Afternoon tea came and went, along with a great discussion with MC Michele A'Court about the ratio of male to female voices. I deliberately hadn't gone to the Empowering Women's Voices session as I felt it would probably depress me and from the feedback on Twitter, that was a good call.

The afternoon panel was on Digital Rights and featured a range of politicians. To be honest, I mostly tuned out during their speeches as all basically turned it to electioneering. Gareth Hughes impressed me again when he mentioned that he hoped they could continue to work across party lines to keep improving accessibility to the parlimentary and legislative processes.
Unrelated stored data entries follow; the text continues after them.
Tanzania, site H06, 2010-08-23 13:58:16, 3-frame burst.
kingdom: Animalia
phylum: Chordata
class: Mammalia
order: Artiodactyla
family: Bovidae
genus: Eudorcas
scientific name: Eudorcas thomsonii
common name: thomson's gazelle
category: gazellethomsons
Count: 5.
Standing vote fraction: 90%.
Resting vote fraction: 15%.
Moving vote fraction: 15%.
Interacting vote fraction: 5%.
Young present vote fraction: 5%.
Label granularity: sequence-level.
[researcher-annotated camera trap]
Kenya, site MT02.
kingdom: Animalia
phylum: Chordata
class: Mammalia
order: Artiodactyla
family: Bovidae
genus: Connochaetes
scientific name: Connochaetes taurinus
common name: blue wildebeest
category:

I also tweeted during the questions that it was disappointing that, yet again, a man was given the first opportunity to ask a question and that I hoped the session on women's voices wasn't just going to be a token effort. Predictably, women favourited my tweet whilst two men immediately responded - suggesting that a) there wasn't a problem, it was "random" and b) that it was up to me to speak "nobody was stopping me". Not the most positive end to the day! It does speak to the challenges women face in situations like these to be heard and to carve out space. My kudos and respect to those women that took active roles in challenging these expectations during #NetHui, and to the men that demonstrated what being an ally looks like.

Overall, I found #NetHui a valuable experience. At times I felt a little out of my depth but it afforded me some great opportunities to connect with others and I hope to continue those discussions.